● **Text provided**
Most CoEs have similar roles with the same requirements and learning paths, even if the exact names of the job profile might differ. We list the most common ones here.

Note that people working in a CoE should generally have an appetite for innovating the company. This does not necessarily mean they always want to use the latest and greatest technologies, but much more that they want the organization to embrace change towards a better future. People must be willing to take some risk, and embrace failure as an opportunity to learn and improve.

CoE leader

The CoE leader manages the CoE, typically reporting to the CIO or a senior manager within the IT department. Sometimes, the CoE leader is also reporting to a senior program manager, e.g., around digital transformation. Ideally, there is C-level attention and clear communication to foster a recognition of the process automation CoE impact on the overall goals of the organization.

A good CoE leader is enthusiastic about the opportunities of process orchestration and can help challenge the status quo in different parts of the organization by envisioning a better world with process orchestration. Therefore, this person should be pretty convincing, especially when talking to senior managers or conservative parts of the organization.

Goals:

  • Enable the organization to successfully conduct all process automation initiatives
  • Support the overarching digital transformation process with adequate process automation technology
  • Demonstrate the success of these initiatives, mostly by looking at specific projects and their business outcomes

Skills and requirements:

  • Technical background, understanding of technology and security
  • Strategic thinking
  • Communication and presentation skills
  • Enthusiasm about process automation and the benefits it brings to the table, as this can be an uphill battle in some organizations

Software developer

Surprisingly enough, software developers develop software. They typically code to produce software according to business requirements that is well tested and maintainable. As part of this, they leverage different frameworks and libraries, like an orchestration platform. Regarding process orchestration, software developers can sit within the CoE or the solution teams.

Within the CoE, software developers typically concentrate on helping out with projects, consulting other developers, or developing reusable artifacts and documenting them. Those developers should have enthusiasm for process orchestration.

Within the solution teams, software developers make process models executable, connect them to your endpoints, and write proper tests. In order to be productive with an orchestration platform, they need to learn the basics of the process modeling language (e.g., BPMN) as well as get a solid foundation in core workflow engine concepts and APIs.

In Practical Process Automation, we differentiated rockstar and professional software developers. While rockstars can perform miracles, you typically don’t have many of them in the organization, and these people also bear the risk of overengineering or applying the latest and greatest technologies just to avoid getting bored. Rockstars can be a help in your CoE, but pay attention that they don’t push the CoE towards over-engineering. Also, rockstars are sometimes not good at dealing with “normal” developers, meaning that coaching is not their strong skill.

● **Data supplied**
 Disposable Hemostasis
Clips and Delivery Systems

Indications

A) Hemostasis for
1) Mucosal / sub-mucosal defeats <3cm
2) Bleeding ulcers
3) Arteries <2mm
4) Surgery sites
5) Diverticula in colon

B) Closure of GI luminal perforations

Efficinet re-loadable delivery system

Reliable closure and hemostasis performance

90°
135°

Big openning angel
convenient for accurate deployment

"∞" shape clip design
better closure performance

● **Requirement 1**
Quote the CoE roles text word for word, beginning at "Most CoEs have" and stopping after "learn and improve.".
● **Requirement 2**
Extend the text on process automation CoE roles, picking up after its last sentence.

● **Expected answer 1**
Most CoEs have similar roles with the same requirements and learning paths, even if the exact names of the job profile might differ. We list the most common ones here.

Note that people working in a CoE should generally have an appetite for innovating the company. This does not necessarily mean they always want to use the latest and greatest technologies, but much more that they want the organization to embrace change towards a better future. People must be willing to take some risk, and embrace failure as an opportunity to learn and improve.

● **Expected answer 2**
Skills and requirements:

  • Software engineering background
  • Understands how Camunda fits into the organization’s IT architecture
  • Embrace visual methods like BPMN (surprisingly enough, some developers are scared of visual models for different reasons)

Low-code developer

Within the process automation space, you often hear about low-code developers. Low-code developers can be trained software engineers who prefer to work in a low-code environment to simplify integration tasks and streamline the work. Or they have a business background and slipped into development using tools like Microsoft Office, macros, or RPA.

Low-code developers often spend their time developing solutions in a dedicated low-code environment. Low-code developers need a very constrained environment and a highly customized training course in the exact environment they will be working in.

For many companies, the key to scaling their process automation efforts is enabling these developers to model executable workflows. Low-code developers are typically within the solution delivery teams and not part of the CoE itself.

Low-code developers can also be named business technologists, as this name reflects that they might work outside of IT departments.

Skills:

  • BPMN
  • Low code platform

Note that low code developers are not citizen developers. Citizen developers, in contrast, are not developers working on solutions all the time but typically end users with some IT affinity. They want to solve an active pain with a technology they can master. Solutions of citizen developers are often outside the scope of the process automation CoE, but of course, there is a gray area in between.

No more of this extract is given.